--- Data supplied ---
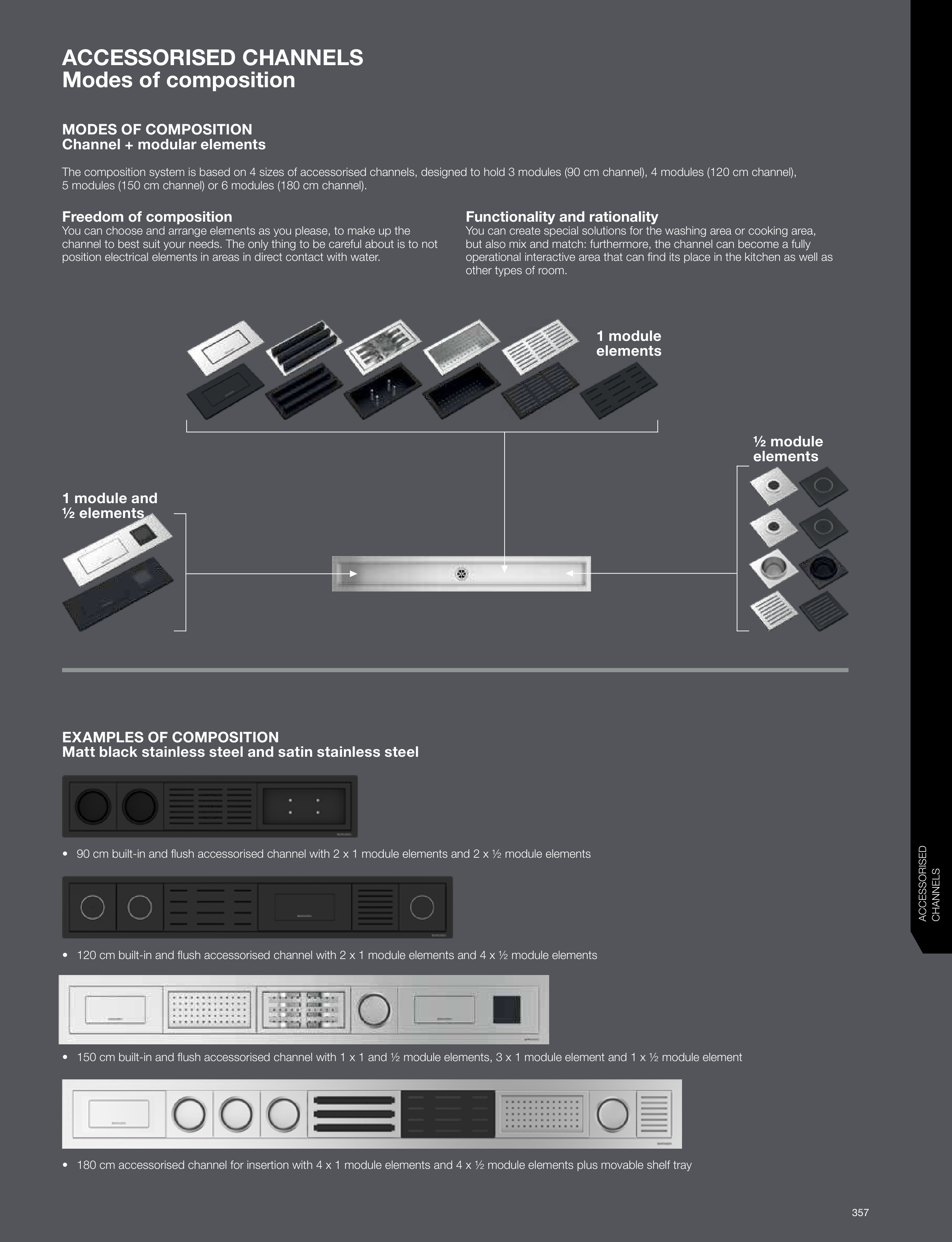 ACCESSORISED CHANNELS
Modes of composition

MODES OF COMPOSITION
Channel + modular elements

The composition system is based on 4 sizes of accessorised channels, designed to hold 3 modules (90 cm channel), 4 modules (120 cm channel), 5 modules (150 cm channel) or 6 modules (180 cm channel).

Freedom of composition
You can choose and arrange elements as you please, to make up the channel to best suit your needs. The only thing to be careful about is to not position electrical elements in areas in direct contact with water.

Functionality and rationality
You can create special solutions for the washing area or cooking area, but also mix and match: furthermore, the channel can become a fully operational interactive area that can find its place in the kitchen as well as other types of room.

1 module elements

½ module elements

1 module and ½ elements

EXAMPLES OF COMPOSITION
Matt black stainless steel and satin stainless steel

• 90 cm built-in and flush accessorised channel with 2 x 1 module elements and 2 x ½ module elements

• 120 cm built-in and flush accessorised channel with 2 x 1 module elements and 4 x ½ module elements

• 150 cm built-in and flush accessorised channel with 1 x 1 and ½ module elements, 3 x 1 module element and 1 x ½ module element

• 180 cm accessorised channel for insertion with 4 x 1 module elements and 4 x ½ module elements plus movable shelf tray

ACCESSORISED CHANNELS

357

--- Exercise objective ---
From top to bottom, restate the records above exactly and omit every picture.

--- Problem solution ---
 ACCESSORISED CHANNELS
Modes of composition

MODES OF COMPOSITION
Channel + modular elements

The composition system is based on 4 sizes of accessorised channels, designed to hold 3 modules (90 cm channel), 4 modules (120 cm channel), 5 modules (150 cm channel) or 6 modules (180 cm channel).

Freedom of composition
You can choose and arrange elements as you please, to make up the channel to best suit your needs. The only thing to be careful about is to not position electrical elements in areas in direct contact with water.

Functionality and rationality
You can create special solutions for the washing area or cooking area, but also mix and match: furthermore, the channel can become a fully operational interactive area that can find its place in the kitchen as well as other types of room.

1 module elements

½ module elements

1 module and ½ elements

EXAMPLES OF COMPOSITION
Matt black stainless steel and satin stainless steel

• 90 cm built-in and flush accessorised channel with 2 x 1 module elements and 2 x ½ module elements

• 120 cm built-in and flush accessorised channel with 2 x 1 module elements and 4 x ½ module elements

• 150 cm built-in and flush accessorised channel with 1 x 1 and ½ module elements, 3 x 1 module element and 1 x ½ module element

• 180 cm accessorised channel for insertion with 4 x 1 module elements and 4 x ½ module elements plus movable shelf tray

ACCESSORISED CHANNELS

357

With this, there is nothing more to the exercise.